Thursday, October 28, 2010

A windy day at Calabogie

I hit up Calabogie today with Richard and ran into a crew from MEC as well. The weather was gray and windy which made for some chilly climbing at times. We warmed up by leading a few moderate mixed climbs and then went to work on the direct start of Vulcan Mind. Off the block it is very much a boulder problem. There is a dyno off crimps out to the arete on bad feet, V4 or V5. I was pretty happy, even though I was just toproping, to get this on my first try. The climbing is then sustained 11-ish to a rest where if on lead you would place a cam. After that, muscle up the crack and arete to mantle onto a big ledge, rest, and finish on good holds. We also work on a technical 12a-ish route that climbs over a series of roofs. A good day of climbing.

Saturday, October 23, 2010

FA for another day

Post removed due to access issues.

"It is with regret that I announce our negotiations to secure access for climbing at Oiseau Rock cliff have resulted in a clear refusal from the council of the elders of the Algonquian community. Although the MRC, to whom we owe the new trail to access the cliff, has supported our efforts, this has not convinced the council to let us climb on the sacred cliff, with or without fixed anchors. Their refusal puts an end to our negotiations to develop this cliff.

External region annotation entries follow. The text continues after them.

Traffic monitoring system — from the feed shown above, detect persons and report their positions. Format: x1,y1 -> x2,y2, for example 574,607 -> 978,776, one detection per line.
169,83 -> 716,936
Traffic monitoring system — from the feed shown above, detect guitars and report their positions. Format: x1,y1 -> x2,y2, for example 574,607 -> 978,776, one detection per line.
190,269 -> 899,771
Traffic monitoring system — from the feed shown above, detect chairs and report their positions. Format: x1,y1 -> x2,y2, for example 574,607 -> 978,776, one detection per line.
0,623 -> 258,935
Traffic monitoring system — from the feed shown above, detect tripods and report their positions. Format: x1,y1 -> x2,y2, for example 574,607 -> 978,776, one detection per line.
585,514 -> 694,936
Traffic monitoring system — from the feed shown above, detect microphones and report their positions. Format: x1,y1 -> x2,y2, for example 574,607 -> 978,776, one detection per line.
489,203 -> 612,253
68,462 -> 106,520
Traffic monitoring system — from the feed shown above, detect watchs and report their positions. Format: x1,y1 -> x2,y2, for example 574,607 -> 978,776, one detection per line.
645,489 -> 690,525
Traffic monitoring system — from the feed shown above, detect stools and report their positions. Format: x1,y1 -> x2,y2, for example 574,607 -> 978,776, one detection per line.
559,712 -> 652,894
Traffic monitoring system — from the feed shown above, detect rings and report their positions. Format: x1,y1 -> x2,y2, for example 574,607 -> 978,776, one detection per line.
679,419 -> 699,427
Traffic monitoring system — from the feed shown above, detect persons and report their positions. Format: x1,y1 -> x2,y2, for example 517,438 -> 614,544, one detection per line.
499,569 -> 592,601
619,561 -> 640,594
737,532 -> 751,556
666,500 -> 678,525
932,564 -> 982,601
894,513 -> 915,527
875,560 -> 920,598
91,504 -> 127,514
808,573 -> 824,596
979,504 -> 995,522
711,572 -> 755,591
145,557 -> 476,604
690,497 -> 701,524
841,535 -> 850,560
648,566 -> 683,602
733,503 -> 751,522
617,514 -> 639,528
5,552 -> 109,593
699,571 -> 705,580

Cindy Doyle, Chair Outaouais section, ACC"

Sunday, October 17, 2010

Will the NCC chop bolts?

With the NCC pressing ahead on their climbing site closures the ugly thought of bolt chopping comes to mind. Why do I bring this up? Well, while climbing yesterday at Eastern Block a group made up of NCC and Access Coalition representative came by on a tour with a NCC hired biologist. It was cordial at first. Then a very heated debate started about chopping bolts in the Park. Of course, we stayed out of it.

The NCC point of view was that removing bolts would ensure no one would climb in the closed area. Clearly, this NCC representative has no idea that a large number of those bolts are top anchors on trad climbs so the climber does not have to top out and rap off trees. These anchors were in fact placed to comply with the first agreement to keep climbers off the cliff tops. Sure it will destroy the sport routes but how can they expect to stop a determined climber with gear?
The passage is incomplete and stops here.